Monday, March 17, 2025

Clown in a Cornfield by Adam Cesare

 

(pb; 2020: YA novel. First book in Frendo/Clown in a Cornfield trilogy. Followed by Clown in a Cornfield 2: Frendo Lives!)

 

From the back cover

“Quinn Maybrook just wants to make it to graduation, but she might not make it to morning. When Quinn and her father moved to a tiny town with a weird clown for a mascot, they were looking for a fresh start. But ever since the town’s only factory closed down, Kettle Springs has been cracked in half.

“Most of the town believes that the kids are to blame. After all, the juniors and seniors at Kettle Springs high are the ones who set the abandoned factory on fire and who spend all their time posting pranks on YouTube. They have no respect and no idea what it means to work hard.

“For the kids, it’s the other way around.
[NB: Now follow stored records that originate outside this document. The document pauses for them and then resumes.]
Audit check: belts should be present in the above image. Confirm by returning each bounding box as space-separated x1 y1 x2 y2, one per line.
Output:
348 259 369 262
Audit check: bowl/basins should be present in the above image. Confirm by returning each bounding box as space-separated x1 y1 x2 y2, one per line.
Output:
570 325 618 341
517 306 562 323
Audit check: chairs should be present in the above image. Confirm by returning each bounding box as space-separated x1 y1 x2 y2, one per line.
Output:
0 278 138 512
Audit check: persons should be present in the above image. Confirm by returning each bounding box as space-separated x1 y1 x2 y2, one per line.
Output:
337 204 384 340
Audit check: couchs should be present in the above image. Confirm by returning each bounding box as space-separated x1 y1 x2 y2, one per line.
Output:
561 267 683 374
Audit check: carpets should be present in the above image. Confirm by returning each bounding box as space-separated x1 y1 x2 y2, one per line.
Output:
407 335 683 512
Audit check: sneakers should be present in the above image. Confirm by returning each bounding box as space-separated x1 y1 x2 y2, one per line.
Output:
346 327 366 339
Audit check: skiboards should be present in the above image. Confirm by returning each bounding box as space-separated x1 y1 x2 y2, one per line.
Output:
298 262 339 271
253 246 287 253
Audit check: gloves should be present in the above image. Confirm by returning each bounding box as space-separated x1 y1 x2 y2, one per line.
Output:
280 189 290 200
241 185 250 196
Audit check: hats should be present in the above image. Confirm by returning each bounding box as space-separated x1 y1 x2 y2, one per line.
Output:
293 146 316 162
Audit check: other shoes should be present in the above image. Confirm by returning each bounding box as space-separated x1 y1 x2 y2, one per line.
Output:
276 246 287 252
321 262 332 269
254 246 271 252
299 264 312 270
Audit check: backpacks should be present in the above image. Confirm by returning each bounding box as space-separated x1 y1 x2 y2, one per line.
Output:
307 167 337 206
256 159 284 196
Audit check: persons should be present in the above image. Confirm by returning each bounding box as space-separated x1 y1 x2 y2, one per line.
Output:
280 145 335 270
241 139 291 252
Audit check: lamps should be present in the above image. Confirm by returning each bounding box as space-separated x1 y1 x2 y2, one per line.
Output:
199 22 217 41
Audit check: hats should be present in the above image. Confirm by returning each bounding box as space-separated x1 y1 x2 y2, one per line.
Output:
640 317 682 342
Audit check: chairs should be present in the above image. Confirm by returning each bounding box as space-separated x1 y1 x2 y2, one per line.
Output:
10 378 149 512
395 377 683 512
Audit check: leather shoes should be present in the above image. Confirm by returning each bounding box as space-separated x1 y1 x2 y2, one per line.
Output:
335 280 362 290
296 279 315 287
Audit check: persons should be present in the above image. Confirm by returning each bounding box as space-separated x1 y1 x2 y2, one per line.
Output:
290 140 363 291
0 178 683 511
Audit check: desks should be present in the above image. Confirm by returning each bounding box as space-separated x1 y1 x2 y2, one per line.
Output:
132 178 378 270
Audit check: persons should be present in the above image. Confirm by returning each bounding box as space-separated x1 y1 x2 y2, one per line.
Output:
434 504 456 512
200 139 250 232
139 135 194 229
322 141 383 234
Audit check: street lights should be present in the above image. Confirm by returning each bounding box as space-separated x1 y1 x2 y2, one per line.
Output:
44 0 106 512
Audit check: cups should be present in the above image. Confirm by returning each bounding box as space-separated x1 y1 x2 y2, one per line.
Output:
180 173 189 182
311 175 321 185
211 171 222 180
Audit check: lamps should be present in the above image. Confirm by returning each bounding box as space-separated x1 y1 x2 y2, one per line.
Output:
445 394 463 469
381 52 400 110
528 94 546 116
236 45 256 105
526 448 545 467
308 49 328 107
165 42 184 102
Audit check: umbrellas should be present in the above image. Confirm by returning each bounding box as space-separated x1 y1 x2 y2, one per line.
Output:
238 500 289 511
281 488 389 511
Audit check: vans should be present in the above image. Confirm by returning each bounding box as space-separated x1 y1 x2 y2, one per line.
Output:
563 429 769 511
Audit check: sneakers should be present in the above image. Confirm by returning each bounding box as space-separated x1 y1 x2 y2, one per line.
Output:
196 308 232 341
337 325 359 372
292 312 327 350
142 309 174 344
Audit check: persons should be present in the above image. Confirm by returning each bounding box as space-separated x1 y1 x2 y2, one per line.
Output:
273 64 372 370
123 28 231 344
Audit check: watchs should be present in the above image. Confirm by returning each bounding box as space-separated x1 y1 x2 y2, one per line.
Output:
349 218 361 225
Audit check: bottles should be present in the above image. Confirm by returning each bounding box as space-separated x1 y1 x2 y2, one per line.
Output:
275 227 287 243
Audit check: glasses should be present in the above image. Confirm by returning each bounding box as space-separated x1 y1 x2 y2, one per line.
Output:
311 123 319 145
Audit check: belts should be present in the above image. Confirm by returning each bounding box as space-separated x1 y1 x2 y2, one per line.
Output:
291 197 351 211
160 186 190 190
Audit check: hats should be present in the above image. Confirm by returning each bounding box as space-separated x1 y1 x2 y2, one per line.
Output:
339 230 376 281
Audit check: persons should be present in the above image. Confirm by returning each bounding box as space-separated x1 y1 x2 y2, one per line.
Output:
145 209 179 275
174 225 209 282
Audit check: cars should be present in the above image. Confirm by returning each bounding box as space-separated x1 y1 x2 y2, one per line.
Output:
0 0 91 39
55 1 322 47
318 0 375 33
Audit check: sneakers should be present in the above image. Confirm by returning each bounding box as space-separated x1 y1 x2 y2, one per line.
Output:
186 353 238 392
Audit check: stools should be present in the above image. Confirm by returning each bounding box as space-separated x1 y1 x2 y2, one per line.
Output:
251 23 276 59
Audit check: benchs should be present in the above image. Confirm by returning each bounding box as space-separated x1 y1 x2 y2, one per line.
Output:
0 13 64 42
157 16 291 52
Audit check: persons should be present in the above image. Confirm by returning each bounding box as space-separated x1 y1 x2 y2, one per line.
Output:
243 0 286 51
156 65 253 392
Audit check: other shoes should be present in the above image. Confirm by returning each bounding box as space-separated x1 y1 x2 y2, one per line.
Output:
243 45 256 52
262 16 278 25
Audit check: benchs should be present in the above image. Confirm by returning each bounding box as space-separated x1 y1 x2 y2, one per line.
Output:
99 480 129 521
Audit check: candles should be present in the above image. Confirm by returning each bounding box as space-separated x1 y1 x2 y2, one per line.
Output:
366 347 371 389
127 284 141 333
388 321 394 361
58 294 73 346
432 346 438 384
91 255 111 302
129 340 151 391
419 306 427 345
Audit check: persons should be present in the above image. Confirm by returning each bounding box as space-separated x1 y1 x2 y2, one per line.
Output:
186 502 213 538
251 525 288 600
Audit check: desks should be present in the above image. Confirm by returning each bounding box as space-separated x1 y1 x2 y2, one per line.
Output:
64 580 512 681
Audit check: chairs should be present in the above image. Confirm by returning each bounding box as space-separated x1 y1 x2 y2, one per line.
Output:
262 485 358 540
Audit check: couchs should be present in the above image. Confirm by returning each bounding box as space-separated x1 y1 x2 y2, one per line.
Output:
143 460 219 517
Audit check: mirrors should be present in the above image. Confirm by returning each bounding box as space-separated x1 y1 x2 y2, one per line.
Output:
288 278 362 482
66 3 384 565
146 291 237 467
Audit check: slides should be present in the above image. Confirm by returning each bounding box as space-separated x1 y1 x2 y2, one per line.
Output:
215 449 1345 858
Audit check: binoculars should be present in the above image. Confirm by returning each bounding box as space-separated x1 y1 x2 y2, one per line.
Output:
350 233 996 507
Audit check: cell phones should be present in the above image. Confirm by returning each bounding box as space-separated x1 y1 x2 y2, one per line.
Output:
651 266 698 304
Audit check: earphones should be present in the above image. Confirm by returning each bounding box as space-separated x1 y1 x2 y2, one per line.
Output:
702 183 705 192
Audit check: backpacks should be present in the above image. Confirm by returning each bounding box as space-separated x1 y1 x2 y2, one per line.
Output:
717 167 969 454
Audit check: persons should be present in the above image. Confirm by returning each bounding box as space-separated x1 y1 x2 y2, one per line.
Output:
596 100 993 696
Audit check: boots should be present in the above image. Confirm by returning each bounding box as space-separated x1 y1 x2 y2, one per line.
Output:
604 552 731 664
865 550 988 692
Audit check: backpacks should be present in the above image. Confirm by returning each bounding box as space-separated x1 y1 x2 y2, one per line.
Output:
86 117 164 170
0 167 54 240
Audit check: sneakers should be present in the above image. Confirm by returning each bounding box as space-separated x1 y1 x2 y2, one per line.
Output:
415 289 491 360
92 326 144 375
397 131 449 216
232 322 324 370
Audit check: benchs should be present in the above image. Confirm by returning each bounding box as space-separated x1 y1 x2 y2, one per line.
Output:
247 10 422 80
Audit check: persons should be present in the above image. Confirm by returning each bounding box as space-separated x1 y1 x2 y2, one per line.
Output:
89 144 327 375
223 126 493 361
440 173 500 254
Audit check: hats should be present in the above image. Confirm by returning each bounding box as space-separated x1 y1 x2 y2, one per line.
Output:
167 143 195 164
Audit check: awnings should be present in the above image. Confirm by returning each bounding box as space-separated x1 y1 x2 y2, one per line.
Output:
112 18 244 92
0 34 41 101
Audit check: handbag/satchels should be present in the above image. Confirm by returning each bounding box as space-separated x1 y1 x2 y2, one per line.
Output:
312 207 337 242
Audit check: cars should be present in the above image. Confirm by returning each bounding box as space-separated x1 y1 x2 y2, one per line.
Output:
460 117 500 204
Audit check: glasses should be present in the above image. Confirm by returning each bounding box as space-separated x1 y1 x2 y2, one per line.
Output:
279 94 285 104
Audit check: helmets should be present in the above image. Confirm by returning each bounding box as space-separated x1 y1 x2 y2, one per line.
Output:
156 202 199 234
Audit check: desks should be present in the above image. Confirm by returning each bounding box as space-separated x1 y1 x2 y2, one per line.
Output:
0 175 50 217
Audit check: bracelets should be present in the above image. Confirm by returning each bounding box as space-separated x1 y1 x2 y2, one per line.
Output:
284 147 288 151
And now Kettle Springs is caught in a constant battle between the old and new, tradition and progress. It’s a fight looks like it will destroy the town. Until one homicidal clown with a porkpie hat and a red nose decides to end it for good. Because if your opponents all die, you win the debate by default.”

 

Review

Clown is a great, if sometimes overwritten (and sometimes plot-convenient-character-dumb, even for a slasher story) novel.

Criticism first.

I get that many of the characters are emotionally tumultuous adolescents and adults, but some of their melodramatic behavior (not adapting to oh-so-necessary survival mode when they have seconds to live) jarred me out of the otherwise beguiling read. I further understand that this is a YA novel where emotions are writ large in Crayola colors like obvious graffiti on an alley wall, but certain characters seem to be kind of dumb, having to learn the same fatal-for-others lessons over and over.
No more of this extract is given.